— Start Entries shown —

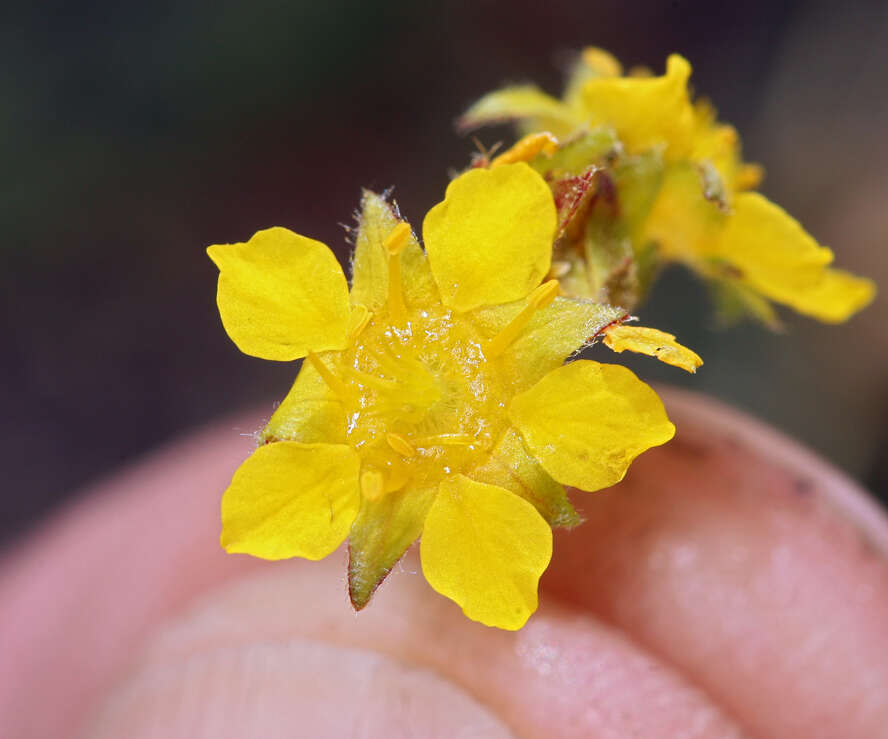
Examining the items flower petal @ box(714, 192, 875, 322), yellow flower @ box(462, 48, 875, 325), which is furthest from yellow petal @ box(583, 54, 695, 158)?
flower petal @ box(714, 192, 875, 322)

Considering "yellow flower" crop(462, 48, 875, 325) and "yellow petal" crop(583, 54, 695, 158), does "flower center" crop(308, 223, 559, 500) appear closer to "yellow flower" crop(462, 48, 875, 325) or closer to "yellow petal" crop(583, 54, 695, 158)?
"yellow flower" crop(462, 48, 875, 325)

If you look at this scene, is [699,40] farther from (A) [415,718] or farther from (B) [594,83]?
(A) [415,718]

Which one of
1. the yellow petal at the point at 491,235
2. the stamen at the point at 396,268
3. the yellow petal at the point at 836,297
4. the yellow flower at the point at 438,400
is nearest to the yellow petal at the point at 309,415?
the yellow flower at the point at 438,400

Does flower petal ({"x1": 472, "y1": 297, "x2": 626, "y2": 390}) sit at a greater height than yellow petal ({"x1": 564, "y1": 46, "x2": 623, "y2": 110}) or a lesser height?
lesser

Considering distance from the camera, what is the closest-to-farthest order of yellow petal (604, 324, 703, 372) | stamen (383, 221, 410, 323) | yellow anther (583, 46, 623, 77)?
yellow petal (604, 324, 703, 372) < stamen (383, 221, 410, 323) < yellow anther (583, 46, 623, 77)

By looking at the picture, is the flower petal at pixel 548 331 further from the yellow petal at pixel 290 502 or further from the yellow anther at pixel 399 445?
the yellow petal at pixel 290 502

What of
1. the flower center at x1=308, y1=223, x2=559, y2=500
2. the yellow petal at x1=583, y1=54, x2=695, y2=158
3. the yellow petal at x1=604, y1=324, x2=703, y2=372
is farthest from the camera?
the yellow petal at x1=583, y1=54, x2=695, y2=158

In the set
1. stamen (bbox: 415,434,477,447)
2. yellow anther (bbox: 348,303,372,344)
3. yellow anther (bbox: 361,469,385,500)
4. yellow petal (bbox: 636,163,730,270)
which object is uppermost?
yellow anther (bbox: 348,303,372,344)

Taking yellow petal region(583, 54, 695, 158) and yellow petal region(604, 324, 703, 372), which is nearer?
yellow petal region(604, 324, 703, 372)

— End Entries shown —
— Start Entries shown —

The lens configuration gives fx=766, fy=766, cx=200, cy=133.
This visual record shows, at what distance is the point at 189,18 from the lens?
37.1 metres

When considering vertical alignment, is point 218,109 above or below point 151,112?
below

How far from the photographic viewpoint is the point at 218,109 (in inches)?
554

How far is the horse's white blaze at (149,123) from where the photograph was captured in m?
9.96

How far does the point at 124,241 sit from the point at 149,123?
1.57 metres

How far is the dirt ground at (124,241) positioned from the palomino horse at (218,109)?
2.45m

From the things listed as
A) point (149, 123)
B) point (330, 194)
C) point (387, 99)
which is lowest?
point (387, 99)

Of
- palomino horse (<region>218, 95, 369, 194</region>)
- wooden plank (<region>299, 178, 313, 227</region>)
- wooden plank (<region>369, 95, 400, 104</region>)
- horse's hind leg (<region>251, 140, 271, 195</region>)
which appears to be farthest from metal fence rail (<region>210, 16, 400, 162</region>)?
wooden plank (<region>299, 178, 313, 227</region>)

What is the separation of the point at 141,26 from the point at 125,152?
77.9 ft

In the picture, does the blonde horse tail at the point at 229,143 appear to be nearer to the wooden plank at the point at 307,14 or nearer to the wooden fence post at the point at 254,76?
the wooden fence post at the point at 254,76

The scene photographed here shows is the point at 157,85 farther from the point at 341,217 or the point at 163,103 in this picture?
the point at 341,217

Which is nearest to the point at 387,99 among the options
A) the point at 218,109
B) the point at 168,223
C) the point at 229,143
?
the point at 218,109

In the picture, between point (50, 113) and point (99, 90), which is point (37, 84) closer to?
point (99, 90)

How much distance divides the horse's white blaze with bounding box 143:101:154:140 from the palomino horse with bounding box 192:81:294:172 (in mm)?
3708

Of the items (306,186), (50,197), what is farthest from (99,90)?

— End Entries shown —

What you have to do: Locate every line of the material above that contains the word "lesser", and copy each such line. Treat uppercase and lowercase letters as distinct.

Finished answer:
Does flower petal ({"x1": 472, "y1": 297, "x2": 626, "y2": 390}) sit at a greater height than yellow petal ({"x1": 564, "y1": 46, "x2": 623, "y2": 110}) or a lesser height?
lesser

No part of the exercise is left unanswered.